Seja no exercício da legislatura, seja licenciado, a condição de parlamentar, eleito pelo povo, não muda. Pelo contrário, a liturgia do cargo exige de autoridades públicas comportamento adequado à função que exercem, exemplos compatíveis com os conceitos de respeito, civilidade e urbanidade. Obviamente, essa exigência nem sempre é respeitada no Brasil. No ano passado, o deputado estadual Fernando Cury (expulso do Cidadania), também da Alesp, passou a mão no seio da colega Isa Penna (PSol) durante uma sessão extraordinária para votar orçamento do estado.

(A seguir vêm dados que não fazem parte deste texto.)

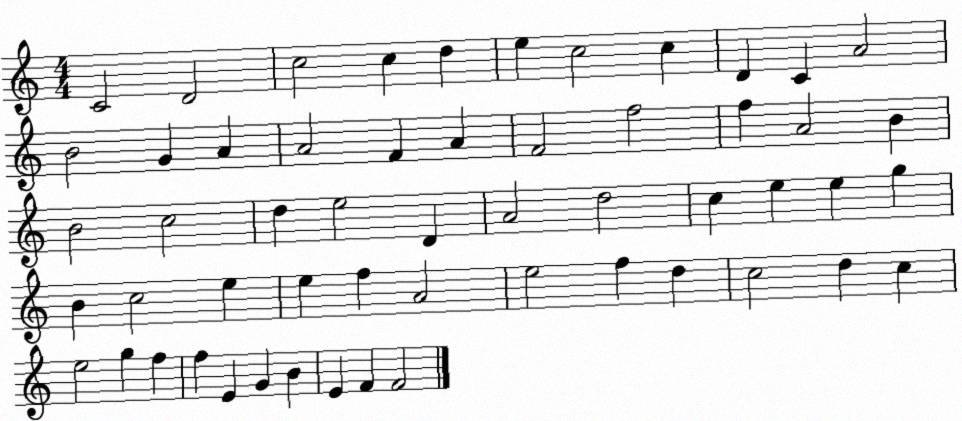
X:1
T:Untitled
M:4/4
L:1/4
K:C
C2 D2 c2 c d e c2 c D C A2 B2 G A A2 F A F2 f2 f A2 B B2 c2 d e2 D A2 d2 c e e g B c2 e e f A2 e2 f d c2 d c e2 g f f E G B E F F2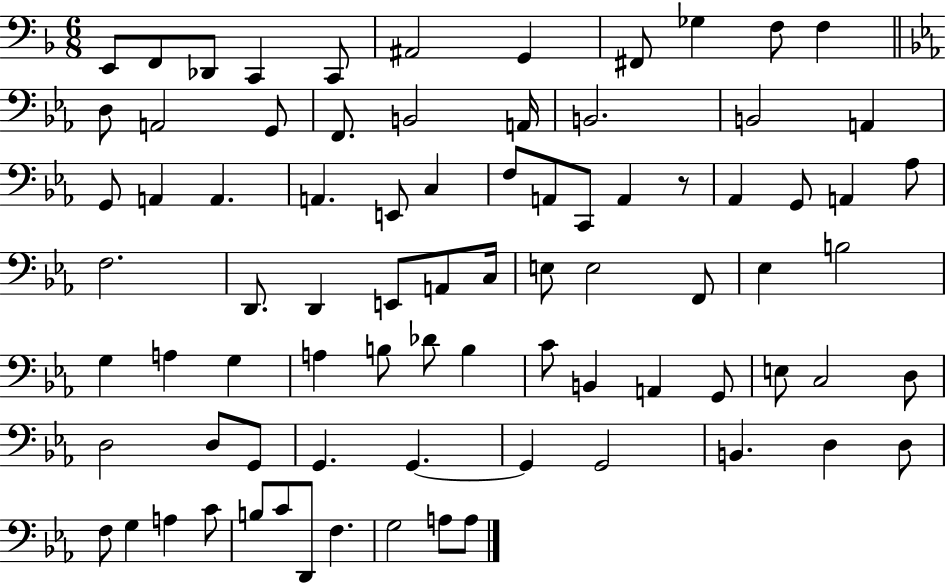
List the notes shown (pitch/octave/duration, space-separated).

O vídeo da cena protagonizada por Cury também teve repercussão por meio dos veículos de comunicação e pelas redes sociais. Ele foi afastado por alguns meses do cargo, e o abuso cometido não resultou em punição mais severa. A falta de uma reação adequada das autoridades, sobretudo das que estão nos legislativos, em todos níveis — municipal, estadual e federal — revela o descaso tanto de homens quanto de mulheres eleitas. Nesses casos, passa-se a mensagem que a afronta ao sexo feminino tem pouca ou nenhuma importância. O decepcionante desfecho é, na verdade, um estímulo e um reforço à coisificação da mulher pelo sexo oposto.
Não à toa, o Brasil é o quinto país mais perigoso para as mulheres. No ano passado, ocorreram um estupro a cada 10 minutos e um feminicídio em intervalos de sete horas (1.319). A motivação é o machismo incrustado num processo educacional inadequado, em que equidade de gênero é quase expressão proibida, e não abordada nos ambientes escolares.

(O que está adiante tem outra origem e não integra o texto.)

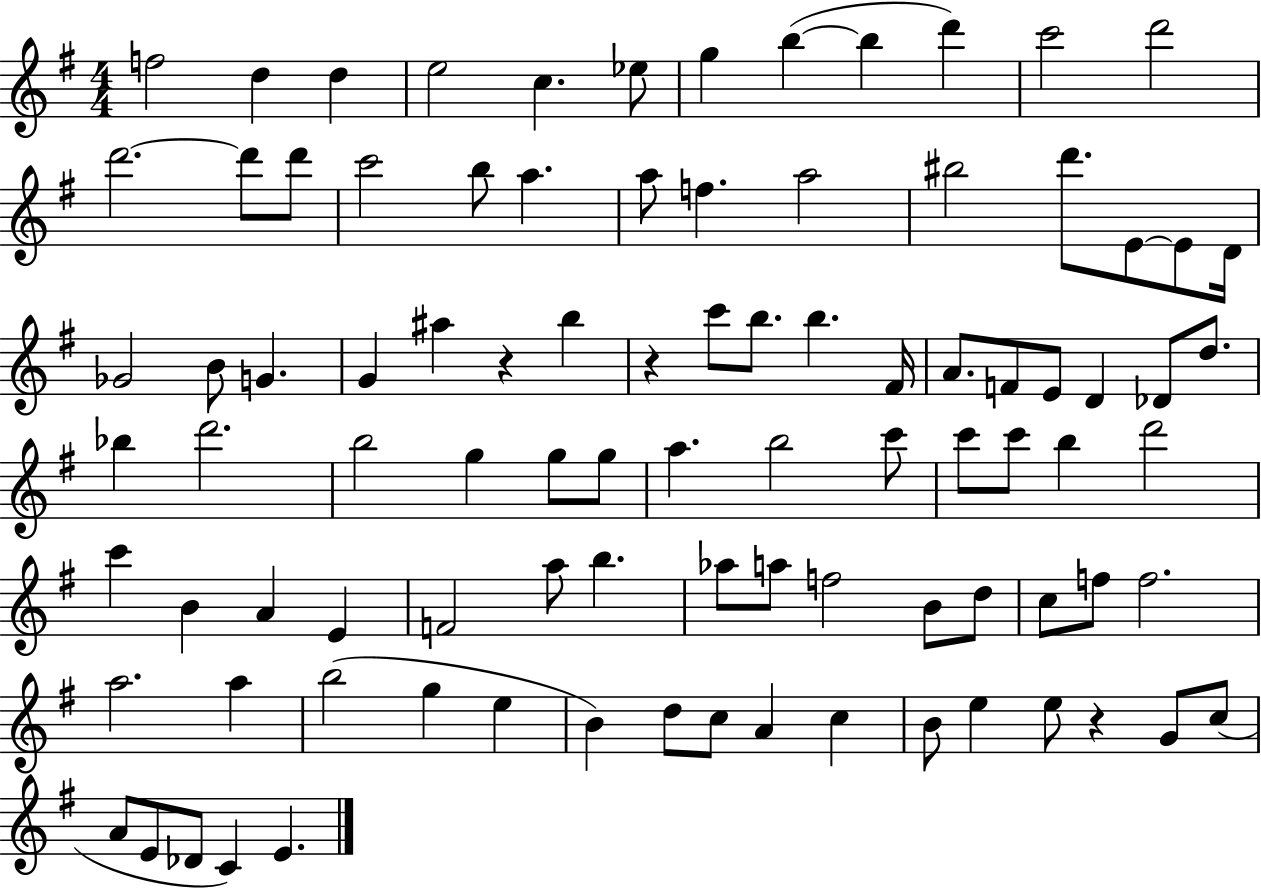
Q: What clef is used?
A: treble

As condições socioeconômicas e a origem étnica — ricas ou pobres, negras ou brancas — se tornaram quesitos para as diversas formas de violência contra a mulher, que vão desde ofensas verbais, morais, espancamentos, estupro e, por fim, o homicídio. A mudança dessa realidade nacional, que não respeita fronteiras, exige uma revisão séria dos padrões educacionais dominantes no país, para elevar o padrão brasileiro de civilidade. Impõe-se à Assembleia Legislativa de São Paulo uma resposta rigorosa e exemplar, a fim de inibir as afrontas ao universo feminino.